Adaptations

Being a parasite that is transmitted from one species to another, 

the environment around B. burgdorferi is not stable. 

Upon entering the host body, 

it must adapt to many environmental changes that it encounters as quickly as possible. 

Luckily for this pathogenic species, 

B. burgdorferi is capable of adjusting to different immune systems of different hosts.

One of the ways it does so is 

by changing its gene expression. 

Changes in its surroundings are detected by B. burgdorferi’s outer cell wall and are responded to with regulations of specific genes that would benefit the bacterium.

Fig.7. Illustration of
Prokaryotic Chromosome

Another key factor B. burgdorferi has that is advantageous to its adaptation is its high number of linear, and uncoiled, plasmids as opposed to the typical circular plasmids in bacteria. 

A plasmid is a DNA molecule, separate from the chromosomal DNA, carrying genes that aid in the survival of the organism, such as the antibiotic-resistant DNA. 

These plasmids contain duplicated genes, which allow the changes in the bacterium’s protein sequence to occur.

To counteract the different conditions found in different hosts, 

such as the temperature and acidic levels, 

B. burgdorferi produces specialized outer surface lipoproteins. 

An example of such proteins include heat shock proteins which assist in changes in temperature, as well as in preservation of the bacterium’s molecular structure in changing environment.

A certain type of lipid protein, Osps, helps the bacterium to establish colonies of itself within the host. 

OspA allows this endoparasite to remain in the tick’s gut as it feeds on the blood of another organism. 

Fig.8. OspA and OspC

OspA is crucial as it prevents the bacterium to be injected along with the blood. 
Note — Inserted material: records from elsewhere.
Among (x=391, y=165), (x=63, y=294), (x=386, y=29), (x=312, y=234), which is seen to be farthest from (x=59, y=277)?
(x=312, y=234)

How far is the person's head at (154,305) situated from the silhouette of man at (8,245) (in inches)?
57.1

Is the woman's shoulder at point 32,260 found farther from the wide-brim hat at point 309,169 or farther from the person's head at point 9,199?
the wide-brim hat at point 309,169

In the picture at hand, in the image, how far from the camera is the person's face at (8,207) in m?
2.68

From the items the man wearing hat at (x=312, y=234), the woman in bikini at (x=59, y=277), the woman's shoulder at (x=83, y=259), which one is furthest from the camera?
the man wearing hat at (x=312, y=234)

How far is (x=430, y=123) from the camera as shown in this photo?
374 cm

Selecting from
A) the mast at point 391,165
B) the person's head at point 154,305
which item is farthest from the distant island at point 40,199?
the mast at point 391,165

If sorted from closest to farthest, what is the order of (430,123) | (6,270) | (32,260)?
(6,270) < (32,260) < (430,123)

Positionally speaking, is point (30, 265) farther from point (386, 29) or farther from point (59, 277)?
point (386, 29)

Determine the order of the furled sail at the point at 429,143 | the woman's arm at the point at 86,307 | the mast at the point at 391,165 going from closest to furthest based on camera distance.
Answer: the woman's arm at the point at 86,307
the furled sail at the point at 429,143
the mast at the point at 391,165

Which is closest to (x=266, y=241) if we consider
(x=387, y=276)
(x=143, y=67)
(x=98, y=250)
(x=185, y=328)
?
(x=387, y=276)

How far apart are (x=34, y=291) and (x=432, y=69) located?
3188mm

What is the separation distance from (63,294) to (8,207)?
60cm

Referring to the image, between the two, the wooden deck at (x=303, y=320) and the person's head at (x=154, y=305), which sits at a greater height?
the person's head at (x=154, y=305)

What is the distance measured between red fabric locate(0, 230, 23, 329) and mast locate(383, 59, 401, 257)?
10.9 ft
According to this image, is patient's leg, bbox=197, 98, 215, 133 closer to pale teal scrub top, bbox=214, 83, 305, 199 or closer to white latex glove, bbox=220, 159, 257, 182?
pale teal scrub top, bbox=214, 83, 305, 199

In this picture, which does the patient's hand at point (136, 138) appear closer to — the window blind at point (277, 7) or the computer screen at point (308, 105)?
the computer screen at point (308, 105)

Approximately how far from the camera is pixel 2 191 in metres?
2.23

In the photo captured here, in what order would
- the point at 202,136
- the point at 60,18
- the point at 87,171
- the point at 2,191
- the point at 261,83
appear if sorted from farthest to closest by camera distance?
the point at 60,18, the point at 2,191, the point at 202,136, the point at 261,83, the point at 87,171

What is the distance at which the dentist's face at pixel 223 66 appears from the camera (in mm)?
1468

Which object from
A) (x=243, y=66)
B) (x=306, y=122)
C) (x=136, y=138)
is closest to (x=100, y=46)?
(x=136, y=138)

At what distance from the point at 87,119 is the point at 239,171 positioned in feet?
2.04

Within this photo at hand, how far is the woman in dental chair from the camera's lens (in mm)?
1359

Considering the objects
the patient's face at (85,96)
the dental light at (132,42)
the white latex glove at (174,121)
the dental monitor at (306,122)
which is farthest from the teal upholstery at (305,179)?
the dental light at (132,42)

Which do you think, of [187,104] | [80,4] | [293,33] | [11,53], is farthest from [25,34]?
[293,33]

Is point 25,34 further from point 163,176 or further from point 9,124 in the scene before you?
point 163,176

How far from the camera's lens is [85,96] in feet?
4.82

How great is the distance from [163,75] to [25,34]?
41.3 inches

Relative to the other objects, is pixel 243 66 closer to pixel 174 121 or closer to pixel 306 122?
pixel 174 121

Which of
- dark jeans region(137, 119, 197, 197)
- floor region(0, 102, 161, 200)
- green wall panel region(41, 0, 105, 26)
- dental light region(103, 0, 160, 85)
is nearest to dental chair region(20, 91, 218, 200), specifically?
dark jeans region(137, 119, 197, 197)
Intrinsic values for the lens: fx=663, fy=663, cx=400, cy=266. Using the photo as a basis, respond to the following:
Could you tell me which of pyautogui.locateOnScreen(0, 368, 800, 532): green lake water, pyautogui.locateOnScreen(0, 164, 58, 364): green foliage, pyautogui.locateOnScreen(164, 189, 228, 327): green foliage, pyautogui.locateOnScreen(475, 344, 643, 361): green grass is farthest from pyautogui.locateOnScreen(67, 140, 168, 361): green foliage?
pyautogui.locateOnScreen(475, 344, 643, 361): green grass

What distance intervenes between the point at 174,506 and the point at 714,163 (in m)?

Decreasing the amount of OspA allows the bacterium to detach from the gut to flow into the tick’s salivary glands, with the help of another protein called OspC.

B. burgdorferi bacterium attaches itself to immunosuppressive proteins in the tick’s saliva that reduce the activation of the host’s immune system.

This helps the bacterium to invade the mammalian hosts that the ticks feed on.

Fig.9. "Entry of Borrelia in circulation and different tissue, induction of immuno-suppression with tick salivary protien, activation of the inflammatory and fibrinolytic systmes, and breaking the blood brain abrrier, which allows invasion of the CNS, resulting in neuroborreliosis."



Perhaps the most unique and significant advantage the bacteria in the genus Borrelia have against other bacteria are their lack of iron. 

The immune systems of hosts attempt to destroy the foreign invaders by depriving them of iron. 

However since these pathogens’ need for iron is already eliminated, they are able to bypass the defense system much more easily than others in different genera.

B. burgdorferi’s abilities to adapt to variety of environments and to protect itself from the hosts’ immune systems greatly contribute to its invasion efficiency.